Contrairement aux revenus imposables, ces données au niveau du ménage fiscal sont plus fines et beaucoup plus détaillées. La base de données de l’INSEE-DGI (2005) offre des renseignements sur le revenu à l’échelle individuelle de l’Unité de Consommation qui reflète mieux le niveau de vie du ménage. Elle donne des informations spatiales au niveau du quartier IRIS sur les déciles de revenu, la moyenne et les niveaux de dispersion et des inégalités des revenus (écart-type, indice de Gini). La disponibilité des données et les échelles conditionnent largement, comme nous le verrons par la suite, l’étude de la ségrégation spatiale.

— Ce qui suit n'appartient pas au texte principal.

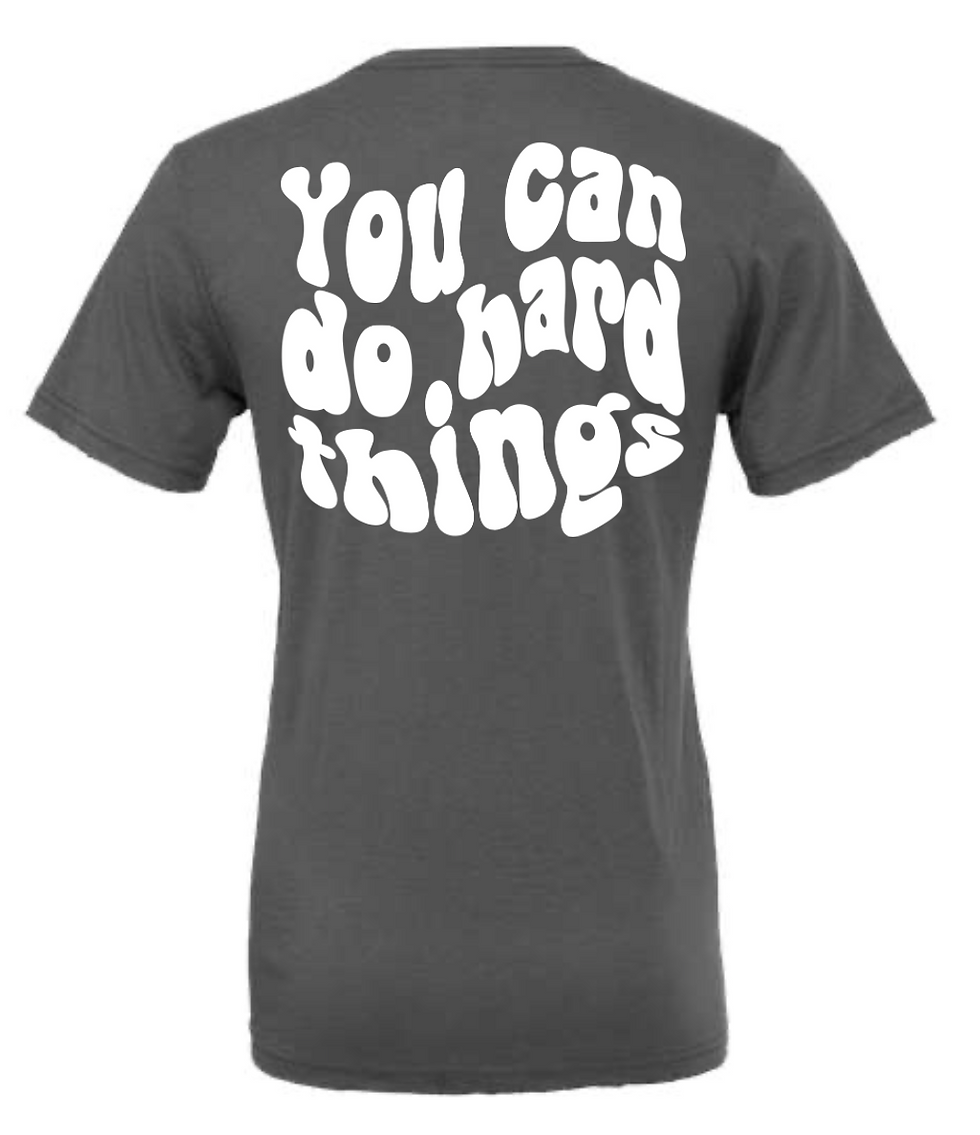 Thumbnail: You Can Do Hard Things - Unisex T-shirt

Enfin, le choix de ces deux sources de données de revenus vient du fait que toutes les autres données sur les revenus fiscaux sont a-spatiales (à l’exception du fichier FILOCOM, difficilement accessible) sinon beaucoup moins fiables lorsqu’elles proviennent d’enquêtes par « interview ». Le revenu dans ce type d’enquêtes, même s’il est censé prendre en compte les prestations sociales par exemple, est largement sous-estimé par rapport au revenu fiscal (environ 15 % pour les revenus de l’enquête ménages de Lyon en 1995, Bouzouina et Nicolas, 2008). Toutefois, au-delà des avantages dans l’utilisation des revenus fiscaux pour l’étude de la ségrégation et des inégalités, mais aussi des inconvénients et des reproches (Champagne et Maurice, 2001 ; Houriez et Roux, 2001), cette source demeure la plus fiable et la seule capable de supporter ce genre d’études sur plusieurs villes, à plusieurs échelles et sur une longue durée44. Toutefois, les données incontournables sur les mobilités résidentielles intercommunales des populations issues des deux derniers recensements (1990 et 1999) sont utilisées pour compléter l’analyse du processus ségrégatif (Cf. chapitre 5).

Notes
44.

Face à la contrainte de disponibilité des données spatiales, les revenus issues de sources administratives devront être utilisés pour analyser l’inscription spatiale de la pauvreté et la ségrégation : « … les données des enquêtes existantes ne sont pas suffisamment représentatives pour permettre une approche de la pauvreté territoriale par décomposition des observations nationales. Seules les sources administratives peuvent permettre une mobilisation de données territoriales, sous réserve de disponibilité des données et de précautions méthodologiques importantes. Les résultats demeurent ainsi parcellaires, ce qui ne veut pas dire qu’ils doivent être négligés et qu’ils ne peuvent être capitalisés. » (ONPES, 2006, p.57).